Wel zien zij er naar uit dat zulks nog eens mag gebeuren. Daarom ben ik benieuwd hoe het nu met u gesteld is? Vanzelf vertel ik uw naam aan geen mens. Doch uw schrijven heeft mij toch goed gedaan. Ook wij hebben geen kalme reis gekregen. Dat weet ge ook. Ik wU u wel zeggen dat een veilige thuiskomst makkelijker voor een ander geloofd kan worden dan voor mijzelf. Al durf ik niet ontkennen, dat ik een levensgrond heb mogen verkrijgen buiten mijzelf. Die grond om thuis te kunnen komen ligt geheel in het Drieënige Goddelijke Wezen. De Vader is de bewegende oorzaak van mijn zaligheid. Daar ben ik geen vreemdeling van gebleven. Dat mag iedereen weten.
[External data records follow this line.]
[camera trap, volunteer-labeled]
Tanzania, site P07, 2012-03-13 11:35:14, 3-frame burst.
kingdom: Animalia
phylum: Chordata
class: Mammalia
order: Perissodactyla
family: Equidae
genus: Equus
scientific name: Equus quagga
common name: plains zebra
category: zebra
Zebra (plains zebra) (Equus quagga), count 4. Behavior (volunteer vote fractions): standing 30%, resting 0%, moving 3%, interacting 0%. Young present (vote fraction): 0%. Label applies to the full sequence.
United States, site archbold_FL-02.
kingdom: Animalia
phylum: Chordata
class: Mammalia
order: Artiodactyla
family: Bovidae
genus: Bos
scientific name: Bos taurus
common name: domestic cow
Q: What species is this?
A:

Dat heeft de Vader mij zelf verklaard toen Hij sprak: Ik heb u liefgehad met een eeuwige liefde, daarom heb Ik u getrokken met koorden van Goedertierenheid. Dat de zoon de verdienende oorzaak is van mijn zaligheid, kan ik ook 'niet ontkennen. Dat heeft Hij mij getoond in Zijn levende opstanding. En als nu de Heilige Geest niet de bewerkende oorzaak was, als Hij niet de leidsman was, dan kwam ik nog nooit thuis. Het zal voor mij het grootste wonder zijn als dat ooit zal gebeuren. Een veilige thuiskomst om nooit te scheiden meer.

Ik moet nu afbreken want mijn brief moet weg.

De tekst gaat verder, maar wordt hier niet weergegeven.